Representative Results

Scanning electron microscope (SEM) images, optical microscope scans (Figure 9), and atomic force microscopy (AFM) scans (Figure 10) were obtained in order to study the morphological properties of the Mac-Imprint stamps and imprinted Si surfaces. The cross-sectional profile of the imprinted solid Si was compared to that of the used porous Au stamp (Figure 10). Pattern transfer fidelity and porous Si generation during Mac-Imprint were two major criteria to analyze experimental success. The Mac-Imprint was considered successful if the Mac-Imprint stamp pattern was accurately transferred onto the Si and no porous Si is generated during the Mac-Imprint. The results of a suboptimal experiment (i.e., lack of pattern transfer fidelity along with porous Si generation during Mac-Imprint) are presented in Figure 9a (left).

Figure 9
Figure 9: Representative results: (a) Mac-Imprint of solid Si and porous Si with solid Au film (left and middle, respectively) and solid Si with porous Au film (right). (b) Top-down SEM images of porous Au films with different pore volume fraction (top) and corresponding imprinted Si morphology (bottom). (c) SEM images of various patterns produced by Mac-Imprint. This figure is reprinted with permission9,20. Please click here to view a larger version of this figure.

Figure 10
Figure 10: Representative results of solid Si Mac-Imprint with porous Au stamp: (a) AFM scans of porous Au stamp (left) and imprinted solid Si (right) and (b) overlaid cross-sectional profiles of porous Au stamp (blue) and imprinted solid Si (red). This figure is reprinted with permission20. Please click here to view a larger version of this figure.

Supplemental Figure 1
Supplemental Figure 1: Photograph of spin coater control display. Please click here to view a larger version of this figure.

Supplemental Figure 2
Supplemental Figure 2: Magnetron sputter control software screenshots. (a) Evacuation of magnetron sputter chamber. (b) Sputtering control parameters. (c) Ventilation of magnetron sputter chamber. Please click here to view a larger version of this figure.

Supplemental Figure 3
Supplemental Figure 3: Potentiostat control software screenshot. Please click here to view a larger version of this figure.

Supplemental Figure 4
Supplemental Figure 4: Linear motorized stage and load cell control software screenshots. (a) Before Mac-Imprint and (b) during Mac-Imprint. Please click here to view a larger version of this figure.

Supplemental Figure 5
Supplemental Figure 5: Photograph of Mac-Imprint stamp to PTFE rod attachment process. Please click here to view a larger version of this figure.

Discussion

Mac-Imprint stamps and prepatterned Si chips (p-type, [100] orientation, 1-10 Ohm∙cm) were prepared according to sections 1 and 2 of the protocol, respectively. The Mac-Imprint of prepatterned Si chip with stamps containing 3D hierarchical patterns was performed according to section 3 of the protocol (Figure 9). As shown in Figure 9a, different configurations of Mac-Imprint were applied: solid Si with solid Au (left), porous Si with solid Au (middle)9, and solid Si with porous Au (right)20. The diffusion of the reactants was blocked in the first case, leading to nonlocalized etching and partial porosification of the imprinted Si, which correlates with the same issue in the conventional MACE process22,23. However, when the diffusion was enabled through porous networks (either embedded in Si or Au), high pattern transfer fidelity was observed, which leads to the conclusion that Mac-Imprint is a mass transport dependent process. Also, the imprinted Si surface was roughened after imprinting with porous Au (Figure 9a, right).

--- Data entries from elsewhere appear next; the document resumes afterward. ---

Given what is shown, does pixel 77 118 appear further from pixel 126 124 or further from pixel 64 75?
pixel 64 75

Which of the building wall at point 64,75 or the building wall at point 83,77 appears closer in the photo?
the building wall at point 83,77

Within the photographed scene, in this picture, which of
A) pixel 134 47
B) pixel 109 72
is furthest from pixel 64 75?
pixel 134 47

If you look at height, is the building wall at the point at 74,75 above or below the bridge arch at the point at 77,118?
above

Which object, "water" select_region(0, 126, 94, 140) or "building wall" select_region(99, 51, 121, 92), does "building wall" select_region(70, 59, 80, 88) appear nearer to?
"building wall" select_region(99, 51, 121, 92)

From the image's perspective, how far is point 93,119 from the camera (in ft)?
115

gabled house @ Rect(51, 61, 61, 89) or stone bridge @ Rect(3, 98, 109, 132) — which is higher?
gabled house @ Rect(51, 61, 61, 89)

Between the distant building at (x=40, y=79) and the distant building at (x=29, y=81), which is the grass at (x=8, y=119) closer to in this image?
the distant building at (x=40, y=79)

It was proposed that surface roughening originates from the porosity of the porous Au used. In order to test the hypothesis, a series of porous Au layers with various controlled pore volume fractions (PVF) was created according to sections 1.4 and 1.5 of the protocol and subsequently implemented for Mac-Imprint (Figure 9b)20. A direct relation between the stamp's PVF and imprinted Si surface roughness was observed, supporting the hypothesis. Additionally, after Mac-Imprint with low PVF stamps, Si was porosified, which was explained by hindered ES diffusion through undeveloped porous Au structure, resulting in delocalization of the etching front20. Thus, a developed and interconnected porous structure is critical for high pattern transfer fidelity during Mac-Imprint. Moreover, imprinted Si porosification was observed at medium PVF when a porous Au layer already had an interconnected porous network. This can be attributed to the high ratio between Au and Si surface areas and subsequent injection of the excessive holes into Si, which also leads to the etching front delocalization and, as a result, porous Si formation20. This process can be controlled through careful adjustment of the HF and H2O2 ratios in the ES.

Implementation of the porous Au stamps along with ES composition variations allows the manufacture of various 3D hierarchical patterns via Mac-Imprint that were previously published in the works of Azeredo et al.9 and Sharstniou et al.20 (Figure 9c).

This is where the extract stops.